In the appeal, Tews' attorney, John Mack, had argued that her convictions were based on circumstantial evidence only. However, the appeals court ruled "that circumstantial evidence in the record, when taken as a whole, supports the jury's guilty verdict and excludes the inference that (Tews) purchased groceries on food-shelf credit for use at the food shelf or by 'special needs' clients and not for her own personal use."

The appeals court also ruled that Judge Donald M. Spilseth did not bias the jury by sustaining an objection by the prosecutor during Mack's closing arguments. Mack had written "assume, assume, assume" on a white board in the courtroom and said "assuming makes an ass out of you and me." Assistant County Attorney Stephen Wentzell objected and Spilseth ordered Mack to erase the board immediately and the jury to disregard "any profanity, including the three letters of the word just written on the board."
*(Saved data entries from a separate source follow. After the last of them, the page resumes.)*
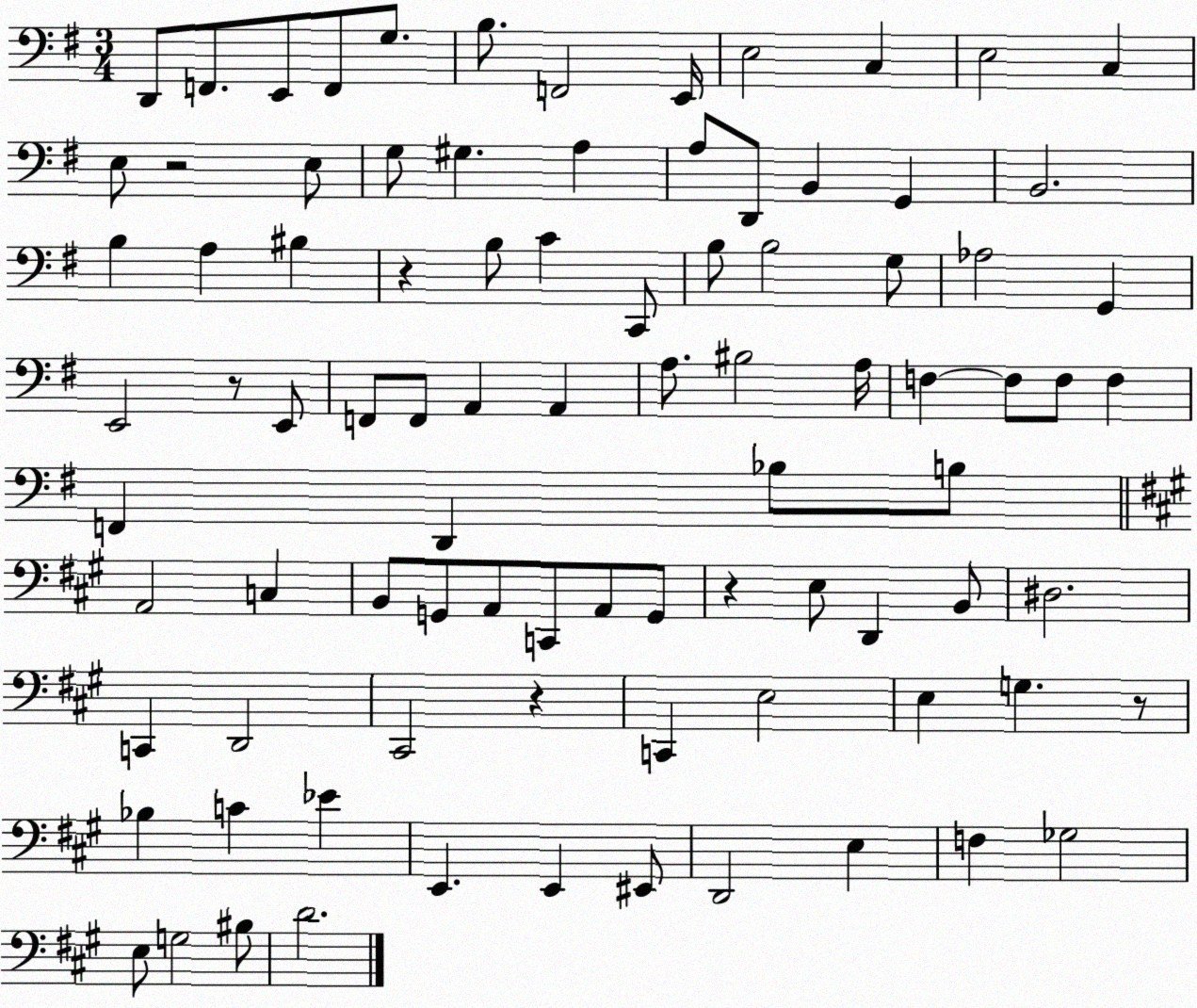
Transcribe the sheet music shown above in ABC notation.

X:1
T:Untitled
M:3/4
L:1/4
K:G
D,,/2 F,,/2 E,,/2 F,,/2 G,/2 B,/2 F,,2 E,,/4 E,2 C, E,2 C, E,/2 z2 E,/2 G,/2 ^G, A, A,/2 D,,/2 B,, G,, B,,2 B, A, ^B, z B,/2 C C,,/2 B,/2 B,2 G,/2 _A,2 G,, E,,2 z/2 E,,/2 F,,/2 F,,/2 A,, A,, A,/2 ^B,2 A,/4 F, F,/2 F,/2 F, F,, D,, _B,/2 B,/2 A,,2 C, B,,/2 G,,/2 A,,/2 C,,/2 A,,/2 G,,/2 z E,/2 D,, B,,/2 ^D,2 C,, D,,2 ^C,,2 z C,, E,2 E, G, z/2 _B, C _E E,, E,, ^E,,/2 D,,2 E, F, _G,2 E,/2 G,2 ^B,/2 D2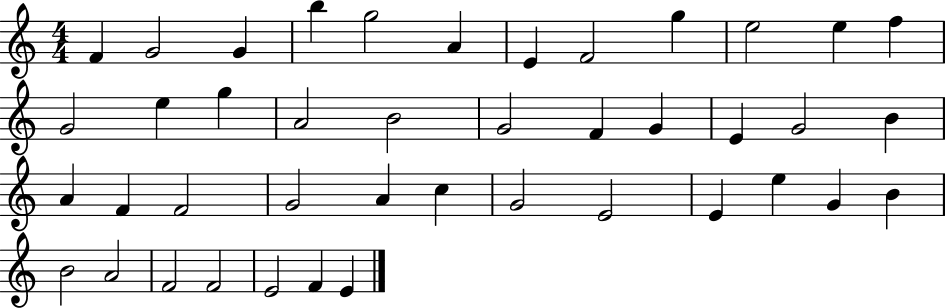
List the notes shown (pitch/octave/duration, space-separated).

F4/q G4/h G4/q B5/q G5/h A4/q E4/q F4/h G5/q E5/h E5/q F5/q G4/h E5/q G5/q A4/h B4/h G4/h F4/q G4/q E4/q G4/h B4/q A4/q F4/q F4/h G4/h A4/q C5/q G4/h E4/h E4/q E5/q G4/q B4/q B4/h A4/h F4/h F4/h E4/h F4/q E4/q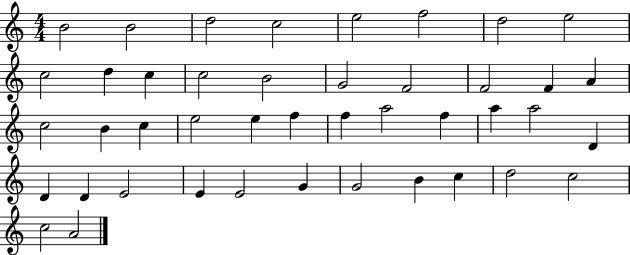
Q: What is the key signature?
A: C major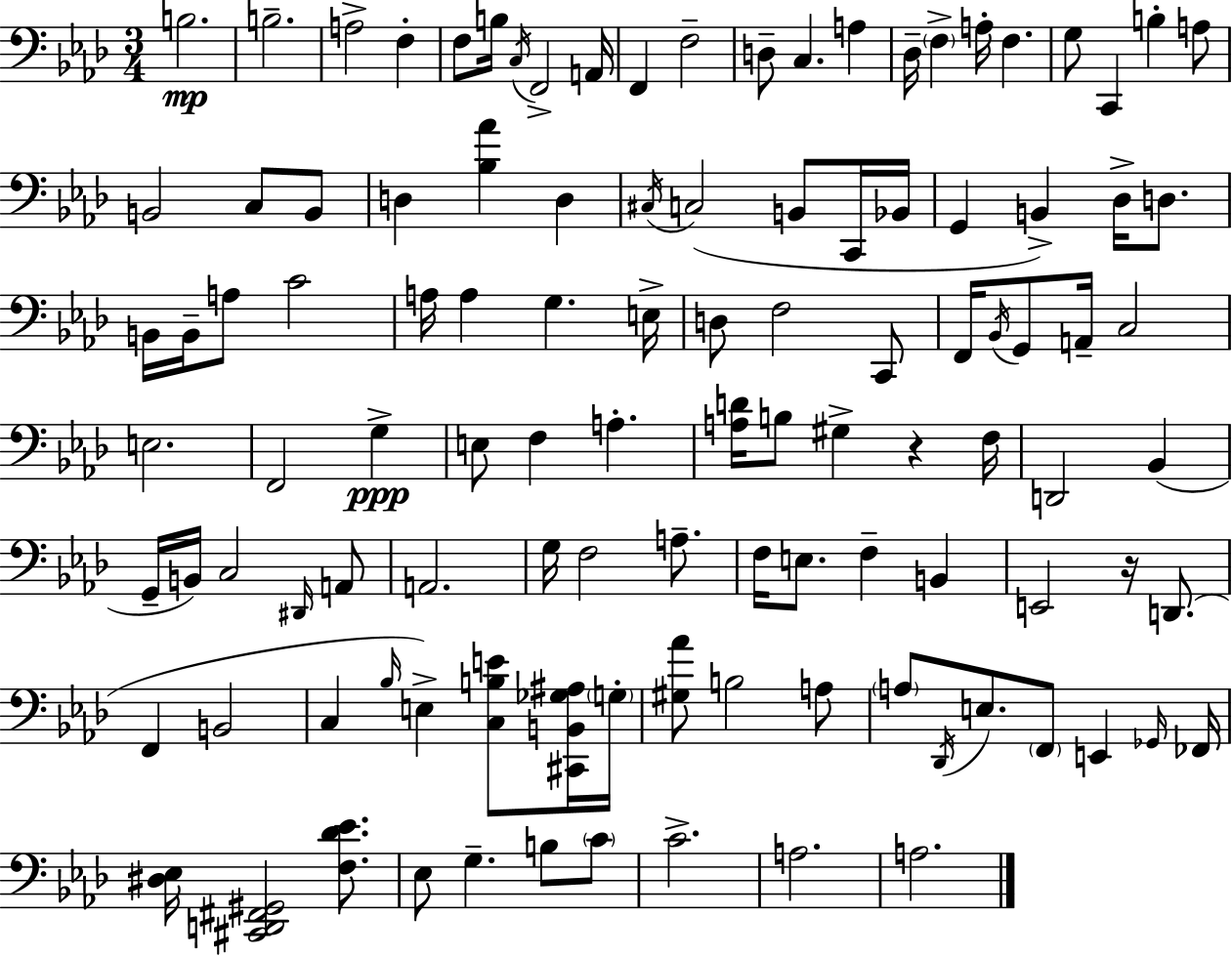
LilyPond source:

{
  \clef bass
  \numericTimeSignature
  \time 3/4
  \key aes \major
  b2.\mp | b2.-- | a2-> f4-. | f8 b16 \acciaccatura { c16 } f,2-> | \break a,16 f,4 f2-- | d8-- c4. a4 | des16-- \parenthesize f4-> a16-. f4. | g8 c,4 b4-. a8 | \break b,2 c8 b,8 | d4 <bes aes'>4 d4 | \acciaccatura { cis16 } c2( b,8 | c,16 bes,16 g,4 b,4->) des16-> d8. | \break b,16 b,16-- a8 c'2 | a16 a4 g4. | e16-> d8 f2 | c,8 f,16 \acciaccatura { bes,16 } g,8 a,16-- c2 | \break e2. | f,2 g4->\ppp | e8 f4 a4.-. | <a d'>16 b8 gis4-> r4 | \break f16 d,2 bes,4( | g,16-- b,16) c2 | \grace { dis,16 } a,8 a,2. | g16 f2 | \break a8.-- f16 e8. f4-- | b,4 e,2 | r16 d,8.( f,4 b,2 | c4 \grace { bes16 } e4->) | \break <c b e'>8 <cis, b, ges ais>16 \parenthesize g16-. <gis aes'>8 b2 | a8 \parenthesize a8 \acciaccatura { des,16 } e8. \parenthesize f,8 | e,4 \grace { ges,16 } fes,16 <dis ees>16 <cis, d, fis, gis,>2 | <f des' ees'>8. ees8 g4.-- | \break b8 \parenthesize c'8 c'2.-> | a2. | a2. | \bar "|."
}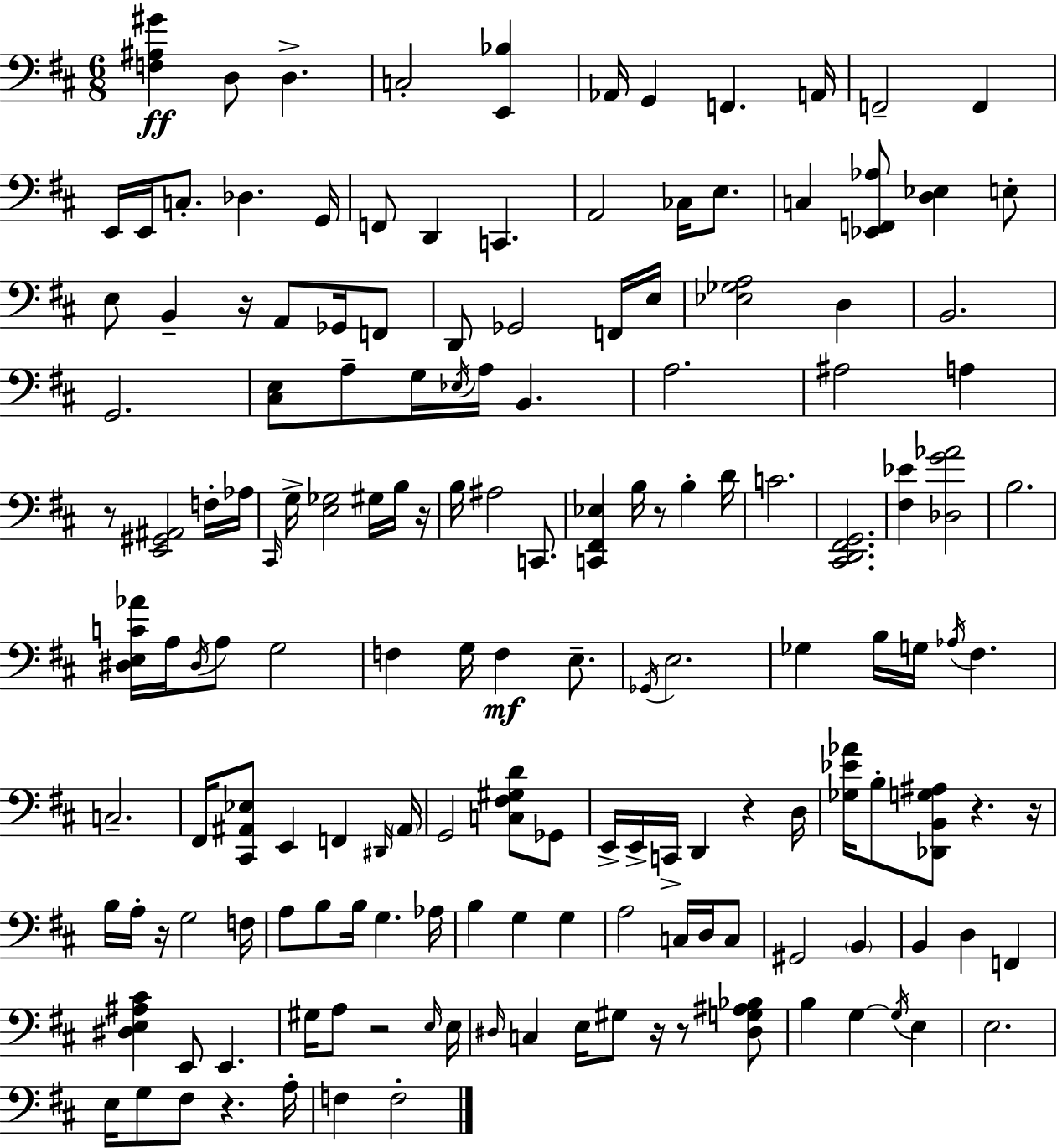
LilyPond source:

{
  \clef bass
  \numericTimeSignature
  \time 6/8
  \key d \major
  <f ais gis'>4\ff d8 d4.-> | c2-. <e, bes>4 | aes,16 g,4 f,4. a,16 | f,2-- f,4 | \break e,16 e,16 c8.-. des4. g,16 | f,8 d,4 c,4. | a,2 ces16 e8. | c4 <ees, f, aes>8 <d ees>4 e8-. | \break e8 b,4-- r16 a,8 ges,16 f,8 | d,8 ges,2 f,16 e16 | <ees ges a>2 d4 | b,2. | \break g,2. | <cis e>8 a8-- g16 \acciaccatura { ees16 } a16 b,4. | a2. | ais2 a4 | \break r8 <e, gis, ais,>2 f16-. | aes16 \grace { cis,16 } g16-> <e ges>2 gis16 | b16 r16 b16 ais2 c,8. | <c, fis, ees>4 b16 r8 b4-. | \break d'16 c'2. | <cis, d, fis, g,>2. | <fis ees'>4 <des g' aes'>2 | b2. | \break <dis e c' aes'>16 a16 \acciaccatura { dis16 } a8 g2 | f4 g16 f4\mf | e8.-- \acciaccatura { ges,16 } e2. | ges4 b16 g16 \acciaccatura { aes16 } fis4. | \break c2.-- | fis,16 <cis, ais, ees>8 e,4 | f,4 \grace { dis,16 } \parenthesize ais,16 g,2 | <c fis gis d'>8 ges,8 e,16-> e,16-> c,16-> d,4 | \break r4 d16 <ges ees' aes'>16 b8-. <des, b, g ais>8 r4. | r16 b16 a16-. r16 g2 | f16 a8 b8 b16 g4. | aes16 b4 g4 | \break g4 a2 | c16 d16 c8 gis,2 | \parenthesize b,4 b,4 d4 | f,4 <dis e ais cis'>4 e,8 | \break e,4. gis16 a8 r2 | \grace { e16 } e16 \grace { dis16 } c4 | e16 gis8 r16 r8 <dis g ais bes>8 b4 | g4~~ \acciaccatura { g16 } e4 e2. | \break e16 g8 | fis8 r4. a16-. f4 | f2-. \bar "|."
}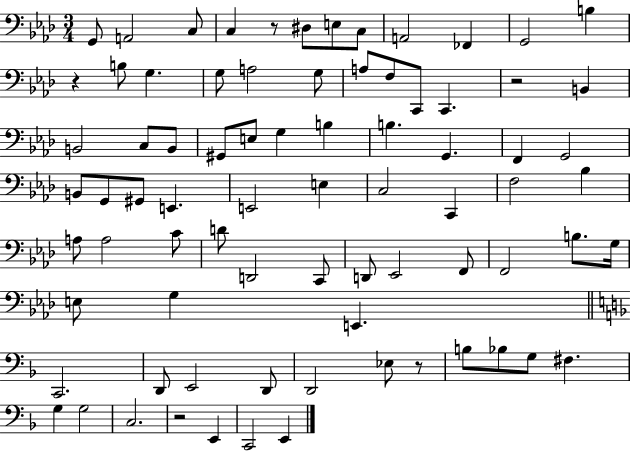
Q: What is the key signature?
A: AES major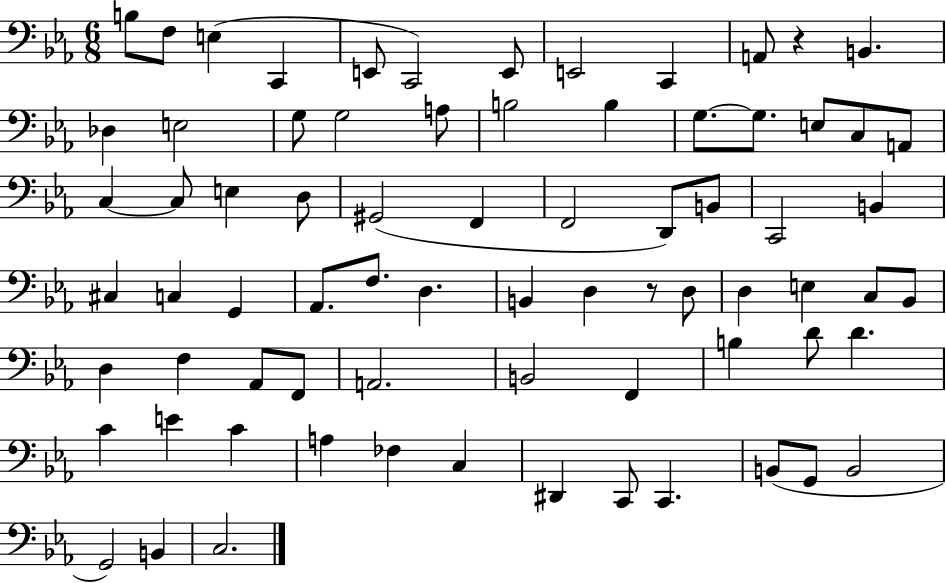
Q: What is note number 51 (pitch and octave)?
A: F2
Tews' appeal also objected to the court's order that Tews write a letter of apology to the food shelf as a condition of probation. She argued it violated her right to remain silent on appeal.

County Attorney Boyd Beccue was pleased Wednesday with the affirmation of both the conviction and the sentence. He noted that the apology letter is now a very common part of sentencing and that he was surprised by the appeal of that.

"Judges all over the state are doing that (ordering apology letters)," he said, adding that the order is an outgrowth of attention to victim's rights. "It's good to have the affirmation."